Instruksi tertulis
Salin persis bagian tulisan tentang PKI dan komunisme di bawah, mulai dari kata-kata yang memuat "Meski PKI telah" dan berhenti setelah "antithesa stelsel kapitalisme.".

=== Potongan teks ===

Kamis, 01 Oktober 2020

PKI TELAH MATI, TETAPI KOMUNIS MASIH HIDUP



Mulai pertengahan sampai dengan minggu terakhir bulan September 2020, pembicaraan soal dugaan bangkitnya Partai Komunis Indonesia (PKI) banyak mewarnai pemberitaan media cetak, online dan televisi.  

Defakto dejure, PKI telah dibubarkan oleh Pemerintah Indonesia 12 Maret 1966. Sementara berbicara soal komunis ibarat orang makan rujak, pedes, asin dan manisnya seperti bikin orang tidak kapok, malah sebaliknya, membuat orang ketagihan. 

Meski PKI telah dipaksa terkubur oleh sejarah, faktanya komunis tidak serta-merta mati. Meminjam istilah Bung Karno, komunisme adalah sebuah stelsel, sebagaimana kapitalisme. Komunisme merupakan sebuah pergaulan hidup, atau sebuah  paham. Cara berfikir komunistik lahir sebagai antithesa stelsel kapitalisme.
  
Di Indonesia, doktrin yang diajarkan Nyoto, salah satu Benggol PKI, adalah bahwa komunis merupakan organisasi tanpa bentuk, sehingga kehadirannya tidak mudah diketahui, meski model, gayanya dan aromanya sangat mudah dirasakan.

=== Informasi yang ditampilkan ===

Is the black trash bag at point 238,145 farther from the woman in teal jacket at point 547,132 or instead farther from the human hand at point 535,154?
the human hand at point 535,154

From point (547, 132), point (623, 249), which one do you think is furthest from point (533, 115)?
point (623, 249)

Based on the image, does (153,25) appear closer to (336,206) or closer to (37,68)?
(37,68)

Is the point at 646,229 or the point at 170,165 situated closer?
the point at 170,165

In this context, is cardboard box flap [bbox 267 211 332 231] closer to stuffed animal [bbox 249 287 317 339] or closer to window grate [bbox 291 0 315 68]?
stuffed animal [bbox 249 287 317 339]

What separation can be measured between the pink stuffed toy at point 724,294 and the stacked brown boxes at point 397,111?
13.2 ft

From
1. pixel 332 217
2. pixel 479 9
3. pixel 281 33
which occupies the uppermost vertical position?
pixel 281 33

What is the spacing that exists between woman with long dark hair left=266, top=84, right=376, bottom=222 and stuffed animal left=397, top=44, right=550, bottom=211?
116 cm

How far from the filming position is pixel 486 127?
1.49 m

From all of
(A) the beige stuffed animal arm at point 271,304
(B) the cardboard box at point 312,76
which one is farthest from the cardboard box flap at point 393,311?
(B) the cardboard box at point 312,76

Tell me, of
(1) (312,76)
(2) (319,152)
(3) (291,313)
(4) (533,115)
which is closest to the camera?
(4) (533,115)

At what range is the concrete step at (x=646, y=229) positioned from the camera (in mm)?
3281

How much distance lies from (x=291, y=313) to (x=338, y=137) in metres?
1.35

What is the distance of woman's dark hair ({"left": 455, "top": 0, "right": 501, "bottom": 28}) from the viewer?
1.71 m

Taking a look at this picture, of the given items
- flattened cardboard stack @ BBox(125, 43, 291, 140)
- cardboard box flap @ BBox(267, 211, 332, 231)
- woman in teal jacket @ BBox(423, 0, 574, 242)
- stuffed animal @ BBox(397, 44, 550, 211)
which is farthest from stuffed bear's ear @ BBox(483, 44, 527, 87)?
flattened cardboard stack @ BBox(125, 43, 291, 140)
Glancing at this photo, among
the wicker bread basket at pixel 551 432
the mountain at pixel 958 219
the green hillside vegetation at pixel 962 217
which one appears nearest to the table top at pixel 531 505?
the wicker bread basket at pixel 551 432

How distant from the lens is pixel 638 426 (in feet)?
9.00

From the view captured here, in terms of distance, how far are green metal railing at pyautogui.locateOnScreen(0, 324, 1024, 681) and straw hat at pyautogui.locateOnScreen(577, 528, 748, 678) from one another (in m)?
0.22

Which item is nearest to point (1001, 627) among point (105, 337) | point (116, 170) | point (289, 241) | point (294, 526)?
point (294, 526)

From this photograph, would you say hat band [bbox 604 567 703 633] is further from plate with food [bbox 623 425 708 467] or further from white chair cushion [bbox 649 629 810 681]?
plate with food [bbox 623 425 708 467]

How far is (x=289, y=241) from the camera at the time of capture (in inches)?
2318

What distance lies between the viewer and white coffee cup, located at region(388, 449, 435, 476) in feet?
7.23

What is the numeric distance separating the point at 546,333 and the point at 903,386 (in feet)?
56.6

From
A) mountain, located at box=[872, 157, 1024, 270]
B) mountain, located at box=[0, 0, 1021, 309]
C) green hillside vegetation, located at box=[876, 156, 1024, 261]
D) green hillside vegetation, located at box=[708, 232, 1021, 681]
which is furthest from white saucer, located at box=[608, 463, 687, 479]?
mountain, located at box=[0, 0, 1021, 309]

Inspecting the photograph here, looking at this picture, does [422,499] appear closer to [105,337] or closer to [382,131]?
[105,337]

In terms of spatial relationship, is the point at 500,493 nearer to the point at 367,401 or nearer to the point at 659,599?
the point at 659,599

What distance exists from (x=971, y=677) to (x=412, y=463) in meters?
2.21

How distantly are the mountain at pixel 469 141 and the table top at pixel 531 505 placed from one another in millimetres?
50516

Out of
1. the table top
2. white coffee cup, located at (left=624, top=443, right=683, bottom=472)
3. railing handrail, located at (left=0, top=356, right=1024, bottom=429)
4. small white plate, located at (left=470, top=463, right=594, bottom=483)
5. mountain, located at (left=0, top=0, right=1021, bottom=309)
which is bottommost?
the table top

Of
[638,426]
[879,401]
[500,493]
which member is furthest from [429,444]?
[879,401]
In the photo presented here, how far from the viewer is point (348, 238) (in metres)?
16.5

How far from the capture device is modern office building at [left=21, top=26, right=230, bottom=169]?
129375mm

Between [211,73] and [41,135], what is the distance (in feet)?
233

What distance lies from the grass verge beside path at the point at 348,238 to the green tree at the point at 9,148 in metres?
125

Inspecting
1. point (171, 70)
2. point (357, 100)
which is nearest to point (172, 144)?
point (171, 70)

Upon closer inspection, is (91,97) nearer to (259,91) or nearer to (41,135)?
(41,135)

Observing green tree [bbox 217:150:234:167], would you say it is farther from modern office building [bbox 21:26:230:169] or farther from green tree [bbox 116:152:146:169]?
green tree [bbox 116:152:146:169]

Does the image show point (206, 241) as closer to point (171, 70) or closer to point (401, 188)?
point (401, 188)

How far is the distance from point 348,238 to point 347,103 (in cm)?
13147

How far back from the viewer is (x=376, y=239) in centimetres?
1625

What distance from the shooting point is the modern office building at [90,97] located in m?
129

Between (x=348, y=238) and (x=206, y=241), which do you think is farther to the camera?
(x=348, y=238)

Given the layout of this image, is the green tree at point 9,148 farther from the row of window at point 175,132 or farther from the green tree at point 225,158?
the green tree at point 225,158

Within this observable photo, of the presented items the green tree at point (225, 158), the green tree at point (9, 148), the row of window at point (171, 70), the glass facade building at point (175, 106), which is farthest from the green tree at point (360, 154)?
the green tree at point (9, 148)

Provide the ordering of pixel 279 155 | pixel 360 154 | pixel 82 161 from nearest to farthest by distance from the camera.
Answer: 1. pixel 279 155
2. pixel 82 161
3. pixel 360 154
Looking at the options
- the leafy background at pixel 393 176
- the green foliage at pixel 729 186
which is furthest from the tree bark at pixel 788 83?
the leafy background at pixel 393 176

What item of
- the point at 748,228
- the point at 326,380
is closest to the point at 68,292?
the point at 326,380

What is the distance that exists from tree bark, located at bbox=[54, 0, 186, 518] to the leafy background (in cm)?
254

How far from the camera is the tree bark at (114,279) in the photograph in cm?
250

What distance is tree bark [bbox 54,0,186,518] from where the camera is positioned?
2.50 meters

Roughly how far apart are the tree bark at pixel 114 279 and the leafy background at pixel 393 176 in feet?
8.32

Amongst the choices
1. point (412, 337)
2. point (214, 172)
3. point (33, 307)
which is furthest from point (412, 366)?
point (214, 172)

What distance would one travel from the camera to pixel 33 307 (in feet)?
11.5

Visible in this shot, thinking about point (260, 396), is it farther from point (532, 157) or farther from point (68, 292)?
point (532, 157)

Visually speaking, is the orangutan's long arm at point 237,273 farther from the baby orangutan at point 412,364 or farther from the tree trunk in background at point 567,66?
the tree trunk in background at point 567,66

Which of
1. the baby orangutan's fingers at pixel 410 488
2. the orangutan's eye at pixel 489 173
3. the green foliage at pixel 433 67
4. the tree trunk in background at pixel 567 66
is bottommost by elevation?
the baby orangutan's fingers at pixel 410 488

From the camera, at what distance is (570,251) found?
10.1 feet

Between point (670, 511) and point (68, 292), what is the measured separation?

===

Tanggapan
Meski PKI telah dipaksa terkubur oleh sejarah, faktanya komunis tidak serta-merta mati. Meminjam istilah Bung Karno, komunisme adalah sebuah stelsel, sebagaimana kapitalisme. Komunisme merupakan sebuah pergaulan hidup, atau sebuah  paham. Cara berfikir komunistik lahir sebagai antithesa stelsel kapitalisme.